Here is a clip of Jimmy Fallon as Neil Young covering the song "Don't be Tardy for the Party," originally performed by Kim Zolciak from Bravo's reality show "Real Housewives of Atlanta." Fallon takes on the role of Neil Young often on his late night show to cover/parody various songs and even the Internet meme "double rainbow."
So, yes, the video is funny, but it's a kind of in-joke. You have to know the song, the reality show, and, of course, Neil Young. And it's hard to step outside of that context if you have it. The original song is pop candy, a superficial celebration of hedonism.As light and unreflective as could be. Here, though, the sensuous apparition of Neil Young becomes a powerful machine of affectivity. As much as it is funny, I can't help hearing some of the genuine affect of Young come through. The song turns sad and conveys the nihilistic exhaustion that comes across in so many of Young's songs.

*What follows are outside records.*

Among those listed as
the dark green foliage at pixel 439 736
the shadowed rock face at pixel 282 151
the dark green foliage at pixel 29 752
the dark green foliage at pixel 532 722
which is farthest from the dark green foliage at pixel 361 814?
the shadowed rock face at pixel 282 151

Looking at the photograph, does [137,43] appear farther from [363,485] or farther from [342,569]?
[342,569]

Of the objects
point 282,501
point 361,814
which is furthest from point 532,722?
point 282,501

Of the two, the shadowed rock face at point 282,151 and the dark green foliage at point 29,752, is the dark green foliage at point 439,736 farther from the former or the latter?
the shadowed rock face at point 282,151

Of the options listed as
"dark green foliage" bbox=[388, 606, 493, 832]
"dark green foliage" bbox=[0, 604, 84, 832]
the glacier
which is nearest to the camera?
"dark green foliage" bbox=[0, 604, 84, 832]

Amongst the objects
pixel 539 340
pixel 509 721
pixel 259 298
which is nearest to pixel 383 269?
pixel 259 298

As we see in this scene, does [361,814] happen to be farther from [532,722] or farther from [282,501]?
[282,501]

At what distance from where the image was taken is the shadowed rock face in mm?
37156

As light-hearted as this whole business is, I think it's a genuine opportunity to think through the rhetoricity of objects. In Guerilla Metaphysics, Harman writes:
In the sensual sphere, there is a difference between the banana as a single intentional object and the banana as a set of sensuous qualities. But there is also a lower floor of being, where we find a difference between the real banana as a single private reality, and that same real banana considered as a multitude of real attributes, quite apart from any relation that other entities may have with it.

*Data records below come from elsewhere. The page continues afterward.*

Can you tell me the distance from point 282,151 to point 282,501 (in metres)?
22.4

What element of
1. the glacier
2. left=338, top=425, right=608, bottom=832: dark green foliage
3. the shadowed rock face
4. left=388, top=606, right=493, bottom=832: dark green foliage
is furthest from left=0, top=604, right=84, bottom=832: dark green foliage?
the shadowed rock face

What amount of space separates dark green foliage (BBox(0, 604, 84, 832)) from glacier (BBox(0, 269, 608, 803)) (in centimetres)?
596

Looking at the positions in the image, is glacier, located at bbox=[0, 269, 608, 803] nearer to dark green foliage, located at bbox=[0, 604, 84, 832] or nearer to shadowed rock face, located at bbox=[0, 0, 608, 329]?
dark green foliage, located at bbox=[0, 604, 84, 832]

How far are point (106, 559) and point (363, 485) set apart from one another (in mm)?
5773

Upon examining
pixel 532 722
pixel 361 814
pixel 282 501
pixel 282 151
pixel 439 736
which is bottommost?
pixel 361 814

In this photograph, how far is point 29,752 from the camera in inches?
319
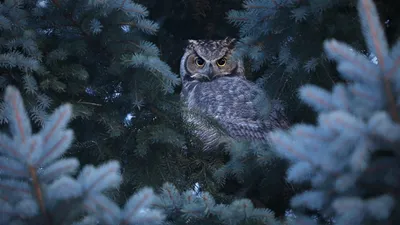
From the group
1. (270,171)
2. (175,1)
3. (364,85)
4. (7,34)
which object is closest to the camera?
(364,85)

The banana's sensuous qualities include the slipperiness of the peel and the opportunity for slapstick. Neil Young's vocal, musical, and personal style combine in such a singular way that they are also ripe for comic appropriation. And like the banana, Neil Young has a "single private reality," withdrawn and inaccessible, even to Young as a conscious subject. The rhetorical composition of Fallon's video requires exposure to Young, and while clearly Fallon does not have access to Young's withdrawn nature either, we are exposed to affectivity in a way that moves beyond parody. I would suggest that this version of the song has a sadness to it that circumvents its operation as imitation or parody. In fact, if one were capable of encountering the performance without the context of parody that it would be quite clearly a sad song.
In other words, the composition is not simply exposed to Young as a kind of imitable cultural icon but also to the objectivity of his timbre, as Morton puts it so nicely in his UCLA talk. This is what we can see in an object-oriented rhetoric. In the act of composition, we are not simply exposed to arguments, meanings, or ideologies. We are exposed to objects, perhaps not their inner core, but to some exteriorization of the object. Affects are passed along; forces are exchanged. Something is delivered here, rhetorically speaking. And then below, inaccessible, we have that virtual machine of invention, ripping sensuous objects from the assemblage of other objects that form a composition, pulsing out mixtures of arranged structures and stylistic affects, and burning these into memory for future exposure and delivery.
And thus we encounter these odd moments, perhaps like Barthes' punctum, in the midst of parody, where we might be struck by something very different that reminds us that objects are deeper and more distant than they appear.